The function $1/x$ is convex on the interval $x > 0$ and two times differentiable. So, for $x > 0$, Jensen's inequality implies
$$E(1/x) \geq 1/E(x).$$
But for $x < 0$, $1/x$ is not convex, but concave. However, $1/(-x)$ is convex and two times differentiable. Let $g(x) = f(-x) = -1/x$. Then
\begin{align} E(g(x)) &\geq g(E(x))\\ E(f(-x)) &\geq f(-E(x))\\ E(-1/x) &\geq -1/E(x)\\ - E(-1/x) &\leq 1/E(x) \end{align}
I continue by giving a geometric argument that $-E(-1/x) = E(1/x)$. So
$$E(1/x) \leq 1/E(x).$$
I'm OK with showing the convexity and differentiability of the function, but I'm not OK with this argument, in particular this last step that I'm trying to give a geometric argument using reflections. Can you shed some light? Thanks!
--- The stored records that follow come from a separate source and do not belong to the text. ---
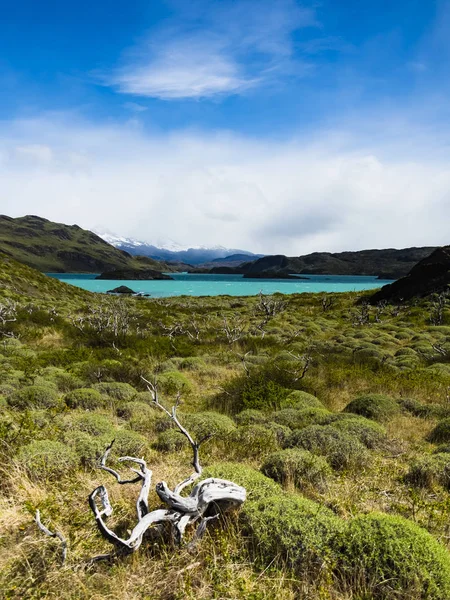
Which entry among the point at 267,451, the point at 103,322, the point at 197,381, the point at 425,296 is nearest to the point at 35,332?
the point at 103,322

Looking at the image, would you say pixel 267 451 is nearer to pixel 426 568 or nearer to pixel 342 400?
pixel 426 568

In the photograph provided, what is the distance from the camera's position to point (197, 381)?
12719 millimetres

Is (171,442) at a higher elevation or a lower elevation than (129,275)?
lower

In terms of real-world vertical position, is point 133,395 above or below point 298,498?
below

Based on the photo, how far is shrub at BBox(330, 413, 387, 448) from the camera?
6.77 meters

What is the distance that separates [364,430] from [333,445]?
1.22 m

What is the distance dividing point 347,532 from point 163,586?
1945mm

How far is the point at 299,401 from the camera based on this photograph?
31.8 ft

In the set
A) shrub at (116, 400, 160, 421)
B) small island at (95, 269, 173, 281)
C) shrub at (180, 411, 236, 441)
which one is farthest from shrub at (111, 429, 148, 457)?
small island at (95, 269, 173, 281)

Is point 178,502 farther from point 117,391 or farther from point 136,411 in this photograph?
point 117,391

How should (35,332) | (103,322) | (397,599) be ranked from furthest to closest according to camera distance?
(103,322) → (35,332) → (397,599)

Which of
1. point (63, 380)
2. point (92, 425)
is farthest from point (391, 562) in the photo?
point (63, 380)

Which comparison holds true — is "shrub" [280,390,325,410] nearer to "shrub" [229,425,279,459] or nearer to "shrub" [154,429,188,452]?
"shrub" [229,425,279,459]

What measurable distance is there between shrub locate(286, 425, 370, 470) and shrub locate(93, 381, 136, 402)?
5.41 meters
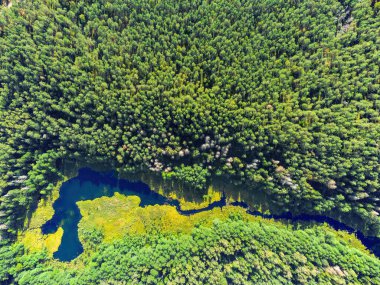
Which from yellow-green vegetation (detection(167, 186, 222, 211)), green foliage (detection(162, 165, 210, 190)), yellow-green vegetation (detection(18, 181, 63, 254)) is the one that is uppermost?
green foliage (detection(162, 165, 210, 190))

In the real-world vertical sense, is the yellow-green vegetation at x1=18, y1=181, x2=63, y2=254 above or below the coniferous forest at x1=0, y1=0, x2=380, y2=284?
below

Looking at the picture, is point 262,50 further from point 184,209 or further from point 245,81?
point 184,209

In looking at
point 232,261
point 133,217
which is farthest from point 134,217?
point 232,261

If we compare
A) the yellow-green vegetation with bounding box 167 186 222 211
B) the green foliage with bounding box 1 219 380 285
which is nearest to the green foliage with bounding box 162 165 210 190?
the yellow-green vegetation with bounding box 167 186 222 211

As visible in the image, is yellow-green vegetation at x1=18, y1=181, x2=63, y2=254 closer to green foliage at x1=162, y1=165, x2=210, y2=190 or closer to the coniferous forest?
the coniferous forest

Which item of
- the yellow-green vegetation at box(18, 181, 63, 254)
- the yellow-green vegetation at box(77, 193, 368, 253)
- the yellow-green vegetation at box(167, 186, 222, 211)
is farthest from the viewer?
the yellow-green vegetation at box(167, 186, 222, 211)
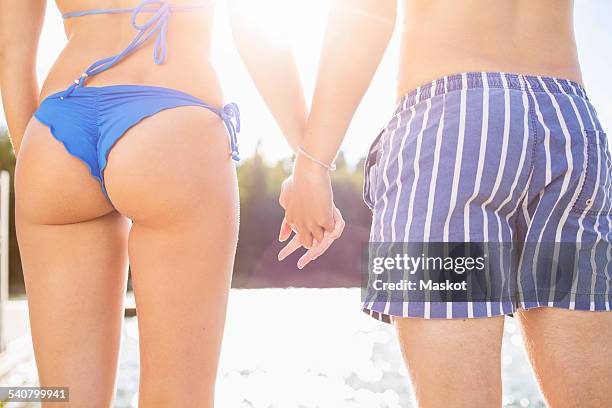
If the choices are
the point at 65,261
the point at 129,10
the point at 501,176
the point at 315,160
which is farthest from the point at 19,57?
the point at 501,176

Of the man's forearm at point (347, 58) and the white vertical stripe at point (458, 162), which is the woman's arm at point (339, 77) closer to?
the man's forearm at point (347, 58)

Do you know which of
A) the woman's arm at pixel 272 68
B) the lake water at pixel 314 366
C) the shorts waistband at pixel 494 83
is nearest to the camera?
the shorts waistband at pixel 494 83

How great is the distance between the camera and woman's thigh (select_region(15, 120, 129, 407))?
5.14 feet

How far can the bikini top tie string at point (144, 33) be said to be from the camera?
162 cm

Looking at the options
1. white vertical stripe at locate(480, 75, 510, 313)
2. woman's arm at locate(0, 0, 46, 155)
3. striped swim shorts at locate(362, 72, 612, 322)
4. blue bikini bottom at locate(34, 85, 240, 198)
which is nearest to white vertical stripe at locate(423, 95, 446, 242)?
striped swim shorts at locate(362, 72, 612, 322)

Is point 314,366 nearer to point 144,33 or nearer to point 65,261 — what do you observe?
point 65,261

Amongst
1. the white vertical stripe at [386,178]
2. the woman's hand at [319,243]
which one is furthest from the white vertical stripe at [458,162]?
the woman's hand at [319,243]

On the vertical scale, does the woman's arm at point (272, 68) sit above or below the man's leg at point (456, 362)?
above

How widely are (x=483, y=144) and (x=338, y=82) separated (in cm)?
38

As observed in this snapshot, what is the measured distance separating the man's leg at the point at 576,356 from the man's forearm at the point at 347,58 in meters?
0.64

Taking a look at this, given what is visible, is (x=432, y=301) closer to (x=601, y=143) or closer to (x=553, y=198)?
(x=553, y=198)

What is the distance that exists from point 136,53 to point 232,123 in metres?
0.30

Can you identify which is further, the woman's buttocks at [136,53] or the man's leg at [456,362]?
the woman's buttocks at [136,53]

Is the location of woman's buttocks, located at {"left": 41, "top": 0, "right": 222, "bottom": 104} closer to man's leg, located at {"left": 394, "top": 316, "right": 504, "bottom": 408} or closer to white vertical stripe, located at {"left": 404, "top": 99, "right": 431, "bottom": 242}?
white vertical stripe, located at {"left": 404, "top": 99, "right": 431, "bottom": 242}
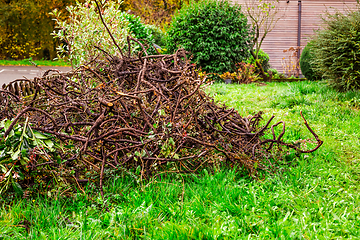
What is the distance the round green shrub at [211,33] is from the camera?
30.7 feet

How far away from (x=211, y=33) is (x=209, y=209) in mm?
8210

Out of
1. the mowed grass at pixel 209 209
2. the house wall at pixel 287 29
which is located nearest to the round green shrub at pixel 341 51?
the mowed grass at pixel 209 209

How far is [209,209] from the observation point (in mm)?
2070

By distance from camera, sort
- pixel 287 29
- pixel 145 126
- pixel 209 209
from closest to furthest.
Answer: pixel 209 209 → pixel 145 126 → pixel 287 29

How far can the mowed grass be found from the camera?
177cm

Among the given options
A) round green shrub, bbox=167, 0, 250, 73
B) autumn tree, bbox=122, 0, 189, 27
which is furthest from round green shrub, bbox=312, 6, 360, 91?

It is true that if a random variable $X$ takes on positive values only then $$E\left[\frac{1}{X}\right] \ge \frac{1}{E[X]}, \tag{1}$$ and $$E\left[\frac{1}{X}\right] \le \frac{1}{E[X]}, \tag{2}$$ when $X$ takes on negative values only. But $(1)$ and $(2)$ do not imply that $$E\left[\frac{1}{X}\right] = \frac{1}{E[X]} \tag{3}$$ because $(1)$ and $(2)$ hold for different types of RVs: $(1)$ for positive and $(2)$ for negative RVs.